Eso sí, en el punto guajiro me adentré de forma autodidacta. Por
aquella fecha abrieron una peña campesina denominada Alipio Hernández
Morejón, en honor a un repentista cardenense. La misma se realizaba en
el círculo de servicios comunales. Allí empecé a presentarme junto a
otro compañero mayor que yo. Solo contaba con un ‘tresito’ viejo y por
diez pesos tocábamos desde las tres de la tarde hasta las ocho de la
noche. Ese espacio fue una escuela. Durante diez años acompañé a figuras
representativas de la improvisación como los hermanos Jesús (Tuto) y
Manolito García, Tomasita Quiala, entre otros.
Tuve también el privilegio de tocar para Jesús Orta Ruiz. Durante una
actividad en el museo Casa Natal de José Antonio Echeverría, donde
Naborí y Raúl Ferrer se encontraban, el público comenzó a aclamar al
poeta que accedió a cantar una décima. Fue algo inolvidable, imagínese
el nerviosismo. Por suerte todo salió bien. Al terminar se acercó a mí y
me puso la mano sobre el hombro. Aquello fue una señal…

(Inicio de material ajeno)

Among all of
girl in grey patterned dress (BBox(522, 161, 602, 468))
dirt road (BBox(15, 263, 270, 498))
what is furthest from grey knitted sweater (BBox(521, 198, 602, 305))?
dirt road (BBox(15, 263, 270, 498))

Comencé a perseguir las peñas campesinas. Mientras podía ver viajaba
hacia Coliseo, Cantel…, y por supuesto acudía a la peña de Pedro Cruz en
Santa Marta a la cual sigo asistiendo. Hace dos años se rescató también
la Alipio Hernández, la cual se desarrolla ahora en la Casa de Cultura
Municipal de Cárdenas y ha sido como volver en el tiempo para
reencontrarme con mis inicios.
Allí todos saben quién es Papillo. Sí, porque nadie me conoce por mi
verdadero nombre: Adolfo Valeriano Maqueira Miranda. El sobrenombre me
lo puso un tío, que cada vez que nacía un nuevo miembro en la familia
era el encargado de colocarle un apodo. Originalmente me decían Pipillo,
pero en el mundo artístico todos comenzaron a llamarme Papillo y fue
ese el que prevaleció.
Siempre me gustó aprender, le preguntaba a este, al otro. Incluso
cambié la afinación del tres; antes dominaba la convencional, pero me
parecía un poco grave para el punto guajiro. La que tengo ahora se le
conoce popularmente como al aire y se asemeja a la del laúd.
Actualmente escucho un número en la radio y, si me gusta, con dos o
tres vueltas que le dé… ¡se va!. Ah, y donde quiera que esté, aunque
haya mil guitarras sonando, si una tiene la cuerda desafinada, no sé
cómo, pero me doy cuenta de inmediato.
Hace un año que no vivo en tierra cardenense. El amor me atrajo hasta
el municipio de Pedro Betancourt y aquí también sigue sonando mi tres.
Junto al joven poeta Héctor Luis Alonso imparto clases en el taller de
repentismo infantil del territorio.
El objetivo es que a la par de los futuros poetas surja también una
nueva generación de músicos, tonadistas. Por eso los apoyo, los enseño a
cantar y cuando asignen instrumentos, les mostraré cómo dominarlos. No
obstante, he impartido elementos teóricos acerca del tres, su origen e
importancia. Los muchachos demuestran entusiasmo y hasta montamos un
número similar al de Guambín y Guambán que dos niños interpretan a la
perfección.
Es importante seguir rescatando el papel de la música dentro de la
tradición campesina. Cuando canta un repentista y el acompañamiento es
pésimo, no tiene inspiración. Mientras improvisan, si alguno se traba,
de inmediato acudo a las notas de registro que es como abrirles el
pensamiento y decirles que piensen, que busquen el verso. Así las ideas
salen con mayor facilidad y frescura. Por supuesto, es fundamental que
el tres tenga una guitarra acompañante. Cuando esto sucede, existen más
posibilidades de crear, de embellecer el punto y tiene que interpretarse
alegre, vivaz, de modo que emocione al repentista y al público.
Después de que falleció mi mamá dije que no tocaba más. Sin embargo,
al cumplirse un año de su muerte, tuve que volver a abrazar el tres. No
me olvido de ese dolor, todavía lo llevo por dentro, pero es que la
música me llamaba. Renunciar a ella era negar una parte de mí. Por eso,
mientras pueda moverme, iré tras sus pasos.